Потом дули противные ветры, и поднявшееся волнение мало благоприятствовало плаванию. И только через два дня после встречи с рыбаками «Юстус» вошел в Любекскую бухту – длинный узкий разветвленный залив. Здесь уже чувствовалась близость большого порта: в водах залива царило оживление – корабли разных стран и из союзных немецких городов, таких как Штральзунд, Росток, Висмар, Данциг, Кенигсберг, поодиночке и целыми караванами шли навстречу коггу россиян. Корабли здесь были большие и малые, были с двумя, тремя мачтами, с сложнейшим такелажем, с богатым резным по дереву орнаментом, с раскрашенными под золото или серебро гальюнными фигурами, со сверкающими на солнце колоколами, с начищенной медной оковкой фальшбортов, с пушечными портами и без них, а были и совсем старинные суда – одномачтовые, беспалубные, со скамьями для гребцов.
Далее прошли в устье реки Траве и, поднявшись по ее руслу на десяток миль, достигли Любека. Вид, открывшийся взорам россиян, был великолепен: огромный город, возвышающийся над рекой и над окружавшей его холмистой местностью, казался простым и уютным – ухоженностью своей, обжитостью, разумной застройкой, и выглядел одновременно величавым, строгим и торжественным – обилием храмов, устремленностью в небеса множества острых шпилей. Город состоял из нескольких сотен красивых каркасных домиков, крытых черепицей и свинцом. Ряды крыш от подножия холмов до их вершин были – как застывшие волны красноватого черепичного моря. И плыли по этому морю от одного сада к другому исполинские корабли-кирхи. Окна и флюгеры поблескивали в солнечных лучах.
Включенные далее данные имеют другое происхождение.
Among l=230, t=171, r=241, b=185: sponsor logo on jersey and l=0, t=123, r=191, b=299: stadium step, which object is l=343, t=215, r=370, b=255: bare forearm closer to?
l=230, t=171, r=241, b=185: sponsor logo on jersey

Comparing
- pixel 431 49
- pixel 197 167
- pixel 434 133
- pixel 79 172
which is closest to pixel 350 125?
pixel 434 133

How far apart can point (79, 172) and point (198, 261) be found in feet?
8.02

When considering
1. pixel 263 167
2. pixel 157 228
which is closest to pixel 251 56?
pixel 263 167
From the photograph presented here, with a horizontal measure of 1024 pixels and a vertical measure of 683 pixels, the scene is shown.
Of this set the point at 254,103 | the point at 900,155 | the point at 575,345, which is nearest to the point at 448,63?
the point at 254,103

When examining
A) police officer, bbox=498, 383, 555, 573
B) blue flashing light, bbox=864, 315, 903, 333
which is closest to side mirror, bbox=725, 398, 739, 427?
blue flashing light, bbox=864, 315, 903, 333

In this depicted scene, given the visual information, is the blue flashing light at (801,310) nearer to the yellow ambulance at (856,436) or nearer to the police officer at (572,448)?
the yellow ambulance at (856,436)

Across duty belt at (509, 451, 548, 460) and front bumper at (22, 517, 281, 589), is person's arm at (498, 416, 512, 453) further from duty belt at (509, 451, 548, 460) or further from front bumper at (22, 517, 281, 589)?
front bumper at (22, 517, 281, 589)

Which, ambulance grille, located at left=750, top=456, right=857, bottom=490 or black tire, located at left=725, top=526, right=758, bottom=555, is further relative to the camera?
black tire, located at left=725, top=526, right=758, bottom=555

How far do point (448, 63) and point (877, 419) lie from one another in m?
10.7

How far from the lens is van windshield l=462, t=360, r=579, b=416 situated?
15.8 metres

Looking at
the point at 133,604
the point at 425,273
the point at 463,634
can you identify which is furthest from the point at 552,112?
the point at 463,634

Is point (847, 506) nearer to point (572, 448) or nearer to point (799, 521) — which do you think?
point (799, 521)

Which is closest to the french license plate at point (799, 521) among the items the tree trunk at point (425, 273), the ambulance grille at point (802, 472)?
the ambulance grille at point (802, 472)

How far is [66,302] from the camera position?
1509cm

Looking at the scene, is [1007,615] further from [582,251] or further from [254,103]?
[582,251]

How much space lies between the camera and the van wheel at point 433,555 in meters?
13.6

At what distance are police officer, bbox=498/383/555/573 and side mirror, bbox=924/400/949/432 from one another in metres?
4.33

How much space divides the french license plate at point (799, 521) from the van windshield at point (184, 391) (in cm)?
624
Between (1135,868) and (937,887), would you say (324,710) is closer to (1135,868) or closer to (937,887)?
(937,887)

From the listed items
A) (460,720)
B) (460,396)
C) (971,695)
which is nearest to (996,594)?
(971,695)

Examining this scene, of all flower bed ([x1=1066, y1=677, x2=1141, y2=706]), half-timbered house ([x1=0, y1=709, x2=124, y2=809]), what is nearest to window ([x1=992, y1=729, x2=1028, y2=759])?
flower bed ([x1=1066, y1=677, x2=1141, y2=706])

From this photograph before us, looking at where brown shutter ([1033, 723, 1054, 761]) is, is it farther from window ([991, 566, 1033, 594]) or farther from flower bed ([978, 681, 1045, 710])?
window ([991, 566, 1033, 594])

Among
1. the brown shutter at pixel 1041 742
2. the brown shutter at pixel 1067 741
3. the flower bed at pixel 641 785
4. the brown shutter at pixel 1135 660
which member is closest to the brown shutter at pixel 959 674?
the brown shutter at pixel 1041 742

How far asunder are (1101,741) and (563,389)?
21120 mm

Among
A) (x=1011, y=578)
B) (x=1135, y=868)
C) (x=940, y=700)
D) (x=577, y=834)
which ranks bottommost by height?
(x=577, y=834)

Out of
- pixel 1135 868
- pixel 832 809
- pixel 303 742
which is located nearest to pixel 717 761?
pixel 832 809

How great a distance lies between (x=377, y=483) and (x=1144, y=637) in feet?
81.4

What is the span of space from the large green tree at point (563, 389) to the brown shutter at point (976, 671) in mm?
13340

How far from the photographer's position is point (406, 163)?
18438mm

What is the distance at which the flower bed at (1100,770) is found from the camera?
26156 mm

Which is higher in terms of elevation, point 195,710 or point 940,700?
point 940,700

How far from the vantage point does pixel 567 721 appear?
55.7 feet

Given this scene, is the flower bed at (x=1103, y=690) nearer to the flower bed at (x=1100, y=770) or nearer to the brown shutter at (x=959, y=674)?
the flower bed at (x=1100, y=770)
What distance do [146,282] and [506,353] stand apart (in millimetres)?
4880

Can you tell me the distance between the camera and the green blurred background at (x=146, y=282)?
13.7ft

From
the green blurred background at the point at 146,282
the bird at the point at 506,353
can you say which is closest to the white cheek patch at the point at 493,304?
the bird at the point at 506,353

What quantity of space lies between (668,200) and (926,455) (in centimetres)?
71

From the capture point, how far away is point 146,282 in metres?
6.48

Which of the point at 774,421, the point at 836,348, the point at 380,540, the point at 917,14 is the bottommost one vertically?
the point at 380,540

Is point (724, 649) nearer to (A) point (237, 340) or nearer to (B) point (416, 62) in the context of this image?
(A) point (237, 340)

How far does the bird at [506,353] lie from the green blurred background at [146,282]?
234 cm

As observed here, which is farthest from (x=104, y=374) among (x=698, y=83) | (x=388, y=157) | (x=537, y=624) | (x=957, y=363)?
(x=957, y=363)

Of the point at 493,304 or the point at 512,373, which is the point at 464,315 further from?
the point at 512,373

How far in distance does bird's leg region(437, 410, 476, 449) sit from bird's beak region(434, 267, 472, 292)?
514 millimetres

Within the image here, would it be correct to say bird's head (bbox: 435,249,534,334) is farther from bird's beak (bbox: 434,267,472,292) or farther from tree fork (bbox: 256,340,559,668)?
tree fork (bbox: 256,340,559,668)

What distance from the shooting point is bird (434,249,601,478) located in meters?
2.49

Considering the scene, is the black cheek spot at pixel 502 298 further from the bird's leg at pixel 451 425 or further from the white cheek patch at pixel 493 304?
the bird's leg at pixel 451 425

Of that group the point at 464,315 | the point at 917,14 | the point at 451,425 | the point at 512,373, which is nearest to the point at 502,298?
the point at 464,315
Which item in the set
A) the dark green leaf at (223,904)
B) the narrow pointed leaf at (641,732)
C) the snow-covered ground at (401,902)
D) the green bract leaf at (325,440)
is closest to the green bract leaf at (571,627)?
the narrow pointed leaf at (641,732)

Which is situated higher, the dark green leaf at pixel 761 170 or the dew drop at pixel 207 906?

Любек, поднявшийся на месте древнего славянского, вендского, поселения и сохранивший славянское название, получил права города от герцога Генриха Льва Саксонского. Используя выгодное положение, город с успехом торговал; и славился ремеслами, и рос, и креп, и привлекал к себе отовсюду гостей, и сманивал умельцев – и всем тем очень мешал своему соседу, датчанину. Было время, Дания овладела Любеком. Но не надолго: Любек сбросил датчан и послал своих людей в Италию на поклон к императору Фридриху II. Император принял послов благосклонно и наделил их город «Большой привилегией»; и Любек стал с тех пор вольным имперским городом. Тогда многие старые и привычные узлы на Восточном море развязались, а завязались узлы новые – на рынках Любека. И бесчисленные нити потянулись к нему – от Лондона до Новгорода, от Испании до Востока, до Индии. Всевозможные товары теперь стекались к Любеку, именуемому среди купцов «немецкими воротами», и все эти товары – рыба, меха, воск, лес, железо, медь, цинк, сукна, бархат, рожь, пшеница, лен, пенька, смола, деготь, соль, пряности, масла, вина… и еще много-много всего, что производится человеческими руками или просто берется человеком у земли, что и перечислить здесь невозможно, – оседало на время, складировалось и выставлялось, облагалось пошлиной и продавалось на любекском стапеле. Если же кто из купцов отказывался подчиниться этому «складочному праву», то «немецкие ворота» перед ним накрывались. Так вольный город богател из года в год и набирался силы, а датчанину это не нравилось, потому что те сокровища, какие должны были осесть в Дании, оседали в Любеке, и те силы, какие должна была обретать Ютландия, обретали берега Траве. Датский король Вольдемар Аттердаг десять лет боролся против Любека и других северонемецких городов. Но Вольдемару не повезло. Столь длительная борьба закончилась поражением датчан и подписанием в Штральзунде позорного для Дании мира, по которому Любек, главный город Ганзы, и союзные ему города и замки, бюргеры и купцы наделялись правами, какими прежде не наделялся никто, – ганзейцы получили возможность поселения, передвижения и торговли во всех областях Датского королевства и в Сконии, а также они теперь имели право свободно пользоваться Эресунном. Ганзейские города овладели почти всем побережьем Восточного моря. А Любек был их господином…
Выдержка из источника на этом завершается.